Goal of the exercise:
Answer these from the filmmaker interview:
(a) How many degrees of the location did the crew shoot at a time for the 360° film?
(b) What two subjects was the speaker studying at university in Sweden?
(c) Which Jean Jacques Annaud film had a huge impact on the speaker's filmmaking style?
___ Source extract
360° of Lust, my first VR porn film – what a crazy experience! The workflow and process were completely different to what I’m used to. When filming in immersive 360º, everything that appears on set is in the shot. It’s impossible to hide anything from the camera or delete it in post-production, so we organized the location’s space in order to shoot 180º at a time, and then replicated the first 180º to make the final 360º piece. We also divided the space into “wedges” around the camera and then we replicated each wedge and layered them on top of each other to get the desired number of scenes. In doing that, we were able to place the performers in different scenes around the camera and give the viewer the experience of seeing the same performers in different scenes at the same time in the final piece. It was a new experience and we didn’t have any previous references of 360° 3D adult cinema to work with, so we had to experiment a lot with distances and distribution of the actors in order to create the desired effect. This was challenging and definitely something I’d like to improve on next time.

What inspires you?

I often tell people about the book that influenced me when I was studying Political Science and Gender Studies at university in Sweden, which was Linda Williams ‘Hard Core: Power, Pleasure, and the “Frenzy of the Visible”‘. It gave me my lightbulb moment and I realized that pornography was part of a discourse on sexuality that expresses specific ideologies and values on sex and gender. Williams explains that porn seems to be about sex but on closer inspection, it’s always about gender.

Regarding cinema, ‘L’amant’ by Jean Jacques Annaud had a huge impact on my filmmaking style. The first time I watched it, it was a revelation: the protagonist becomes an adult through sex and an unconventional love story, and this is completely shown from her point of view.

John Cameron Mitchell was also a big inspiration as he’s one of the few who dared to portray real sex with real actors in a film for commercial theatres like ‘Shortbus’. Finally, Jill Soloway is a huge inspiration for me, as they strive to push the boundaries of gender and to represent diverse sexualities in their works, such as ‘I Love Dick’ and ‘Transparent’. Their production process is incredibly inspiring to me and something that I’ve implemented in my own work. 

Today, I look with so much admiration at Michaela Coel’s series ‘I May Destroy You’ – I think it’s such a brilliant and powerful reflection on the rape culture that’s still dramatically rooted in our society and the spinous yet crucial topic of consent. Consent is still a misunderstood concept, yet it is key for having respectful sexual relationships, and I’m glad Coel offered such a lucid and realistic depiction of it within mainstream TV. 

What is your process to creating an erotic film? 

When I’m making a film with my crew, we do the same work as if we were any other type of independent non-adult film production. From an idea we develop script and storyboards, we consult our art director, we look for interesting locations, and we look for the perfect fit for each role. My kind of porn takes time. Making a film to me is about every small decision, every single detail… the entire concept is different.
______
___ Given information
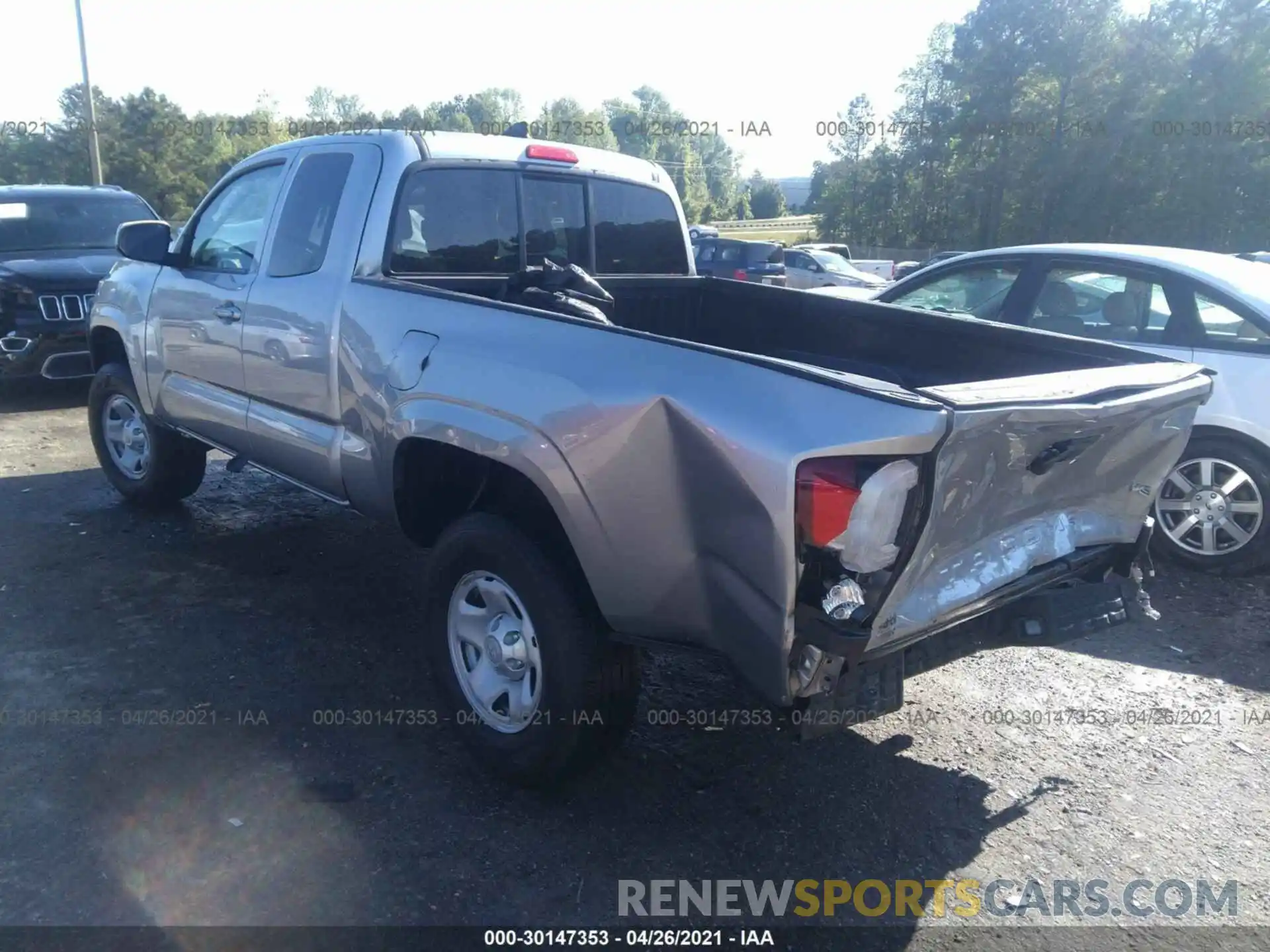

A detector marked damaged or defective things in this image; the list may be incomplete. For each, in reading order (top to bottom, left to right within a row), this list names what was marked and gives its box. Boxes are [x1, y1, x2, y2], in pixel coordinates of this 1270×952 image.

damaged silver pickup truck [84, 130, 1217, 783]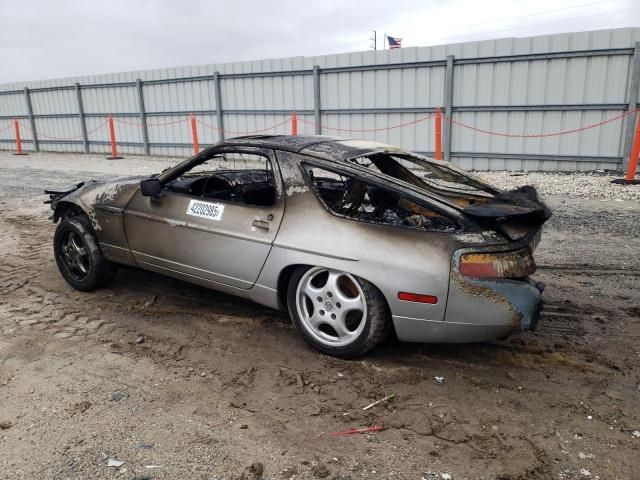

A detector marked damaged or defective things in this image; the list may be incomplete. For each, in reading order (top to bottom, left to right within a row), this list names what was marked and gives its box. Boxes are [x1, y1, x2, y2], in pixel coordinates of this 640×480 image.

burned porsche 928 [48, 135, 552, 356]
______
Task result:
(a) 180º
(b) Political Science and Gender Studies
(c) 'L'amant'